A Copa Intercontinental, muito embora ainda viesse a ser palco de finais disputadas por pesadas camisas, como Juventus x River Plate (1996), Borussia Dortmund x Cruzeiro (1997), Real Madrid x Vasco da Gama (1998), Manchester United x Palmeiras (1999), Boca Juniors x Real Madrid (2000), Bayern de Munique x Boca Juniors (2001) e Boca Juniors x Milan (2003), a partir de então até a sua última edição só teve vencedor sul-americano em duas temporadas (2000 e 2003), sendo que nas sete outras o campeão foi europeu.
Em ambas as ocasiões, o único clube que conseguiu "furar" a barreira da nova ordem econômica do futebol mundial foi o histórico e heroico Boca Juniors de Carlos Bianchi, treinador que inclusive já havia protagonizado a façanha de levar o Vélez Sarsfield ao título da Intercontinental em 1994. Bianchi conduziu os Xeneizes a três títulos da Libertadores em quatro anos (2000, 2001 e 2003).

----

→ **Desafios**:
[1] Reproduza do trecho sobre a Copa Intercontinental tudo o que vai desde "A Copa Intercontinental, muito" até "campeão foi europeu.".
[2] Liste, com o ano de cada uma, as finais que o trecho sobre a Copa Intercontinental menciona como disputadas por pesadas camisas.

→ **Informações fornecidas**:
----

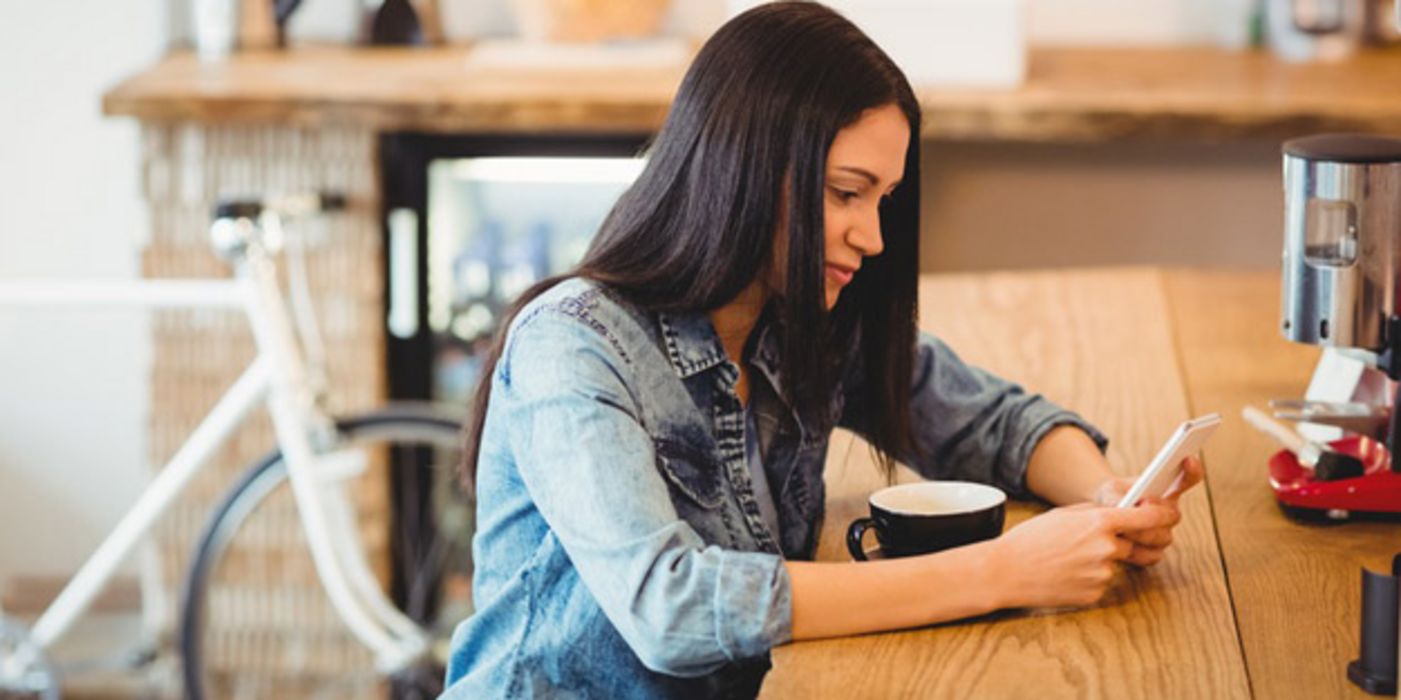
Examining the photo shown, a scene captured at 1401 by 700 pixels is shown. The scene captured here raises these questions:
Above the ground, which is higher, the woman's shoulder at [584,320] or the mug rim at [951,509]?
the woman's shoulder at [584,320]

----

→ **Respostas dadas**:
[1]
A Copa Intercontinental, muito embora ainda viesse a ser palco de finais disputadas por pesadas camisas, como Juventus x River Plate (1996), Borussia Dortmund x Cruzeiro (1997), Real Madrid x Vasco da Gama (1998), Manchester United x Palmeiras (1999), Boca Juniors x Real Madrid (2000), Bayern de Munique x Boca Juniors (2001) e Boca Juniors x Milan (2003), a partir de então até a sua última edição só teve vencedor sul-americano em duas temporadas (2000 e 2003), sendo que nas sete outras o campeão foi europeu.

[2]
- Juventus x River Plate (1996)
- Borussia Dortmund x Cruzeiro (1997)
- Real Madrid x Vasco da Gama (1998)
- Manchester United x Palmeiras (1999)
- Boca Juniors x Real Madrid (2000)
- Bayern de Munique x Boca Juniors (2001)
- Boca Juniors x Milan (2003)